Jeder ist willkommen, auch absolute Beginner.

 Bis dahin. #6


----------



## Thomas E. (16. August 2017)

*AW: Hamburger Wurftage*

Hallo Fliegenwerfer und Interessierte :
 Die bekannten "Hamburger Wurftage" im Herbst finden am  29.10. und 12.11. 2017 ab 10.00 Uhr statt.
 Ort ist wie gewohnt das Naturbad Kiwittsmoor, Hohe Liedt 9, 22417 Hamburg.
 Bis dahin.


----------



## Hering 58 (17. August 2017)

*AW: Hamburger Wurftage*

Moin Thomas,
ist das für alle auch Neulinge  oder nur für alte Hasen?#6


----------



## Thomas E. (17. August 2017)

*AW: Hamburger Wurftage*

Moin,

offen für jeden Interessierten. 

Wer möchte, bekommt auch kostenlose Ein-/ Unterweisung.


----------



## Hering 58 (17. August 2017)

*AW: Hamburger Wurftage*

Danke Thomas


----------



## Hering 58 (17. August 2017)

*AW: Hamburger Wurftage*

Moin Thomas,
kennst du ein Angelgeschäft in Hamburg wo man das Fliegenbinden erlehren kann.


----------



## maggo (18. August 2017)

*AW: Hamburger Wurftage*

Hallo,

ich bin zwar nicht Thomas - aber ich antworte trotzdem 

In Hamburg direkt kenne ich nichts, kann aber sehr Achim Stahl in Kiel empfehlen.

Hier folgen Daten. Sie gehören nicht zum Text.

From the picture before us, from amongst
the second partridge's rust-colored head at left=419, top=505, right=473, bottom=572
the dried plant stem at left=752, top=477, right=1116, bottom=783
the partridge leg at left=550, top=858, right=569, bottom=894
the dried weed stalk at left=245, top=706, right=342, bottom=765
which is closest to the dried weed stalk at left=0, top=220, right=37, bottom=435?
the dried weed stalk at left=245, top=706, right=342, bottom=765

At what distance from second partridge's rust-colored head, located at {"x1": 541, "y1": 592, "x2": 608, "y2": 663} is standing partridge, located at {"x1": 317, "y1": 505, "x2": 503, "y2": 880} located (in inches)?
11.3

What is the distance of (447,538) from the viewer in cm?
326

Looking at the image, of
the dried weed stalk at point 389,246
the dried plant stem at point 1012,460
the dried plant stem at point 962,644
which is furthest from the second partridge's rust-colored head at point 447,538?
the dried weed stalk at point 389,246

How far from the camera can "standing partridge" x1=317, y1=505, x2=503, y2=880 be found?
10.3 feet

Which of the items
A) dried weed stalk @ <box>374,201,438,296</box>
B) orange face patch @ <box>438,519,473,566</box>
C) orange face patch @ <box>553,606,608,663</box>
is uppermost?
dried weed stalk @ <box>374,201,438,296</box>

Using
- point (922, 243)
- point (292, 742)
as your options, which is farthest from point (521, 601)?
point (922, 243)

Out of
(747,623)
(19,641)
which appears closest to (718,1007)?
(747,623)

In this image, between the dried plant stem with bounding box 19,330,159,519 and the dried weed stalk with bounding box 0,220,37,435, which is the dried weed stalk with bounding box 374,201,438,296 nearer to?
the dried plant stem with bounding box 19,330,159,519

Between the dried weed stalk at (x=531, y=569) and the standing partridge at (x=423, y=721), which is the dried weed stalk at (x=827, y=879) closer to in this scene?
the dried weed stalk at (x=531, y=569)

Habe dort auch seinerzeit einen Kurs gemacht und sehr davon profitiert.

Ich weiß gerade nicht, ob man hier den Link zu einem Laden setzen kann, aber google mal nach "Serious Flyfishing"

Viele Grüße,
Marco


----------



## Hering 58 (18. August 2017)

*AW: Hamburger Wurftage*

Danke Marco #6


----------



## Thomas E. (18. August 2017)

*AW: Hamburger Wurftage*

Hi Hartmut,

ansonsten ist KHD Fishing hier in HH top, bekommst jede Info rund um FF.


----------



## Hering 58 (18. August 2017)

*AW: Hamburger Wurftage*

Werde mal hin fahren.


----------



## Blacky-5 (30. Oktober 2017)

*AW: Hamburger Wurftage*

Wie waren nun die Hamburger Wurftage. Erzählt mal. Ich war leider verhindert.
Das Wetter war ja nicht gerade einladent. Hoffentlich ist es in zwei Wochen besser.


----------



## Thomas E. (2. November 2017)

*AW: Hamburger Wurftage*

Hallo,

die HH- Wurftage waren gut wie immer !

Der Wind hat wohl einige abgeschreckt, doch der ließ zum Mittag nach und die Sonne kam durch.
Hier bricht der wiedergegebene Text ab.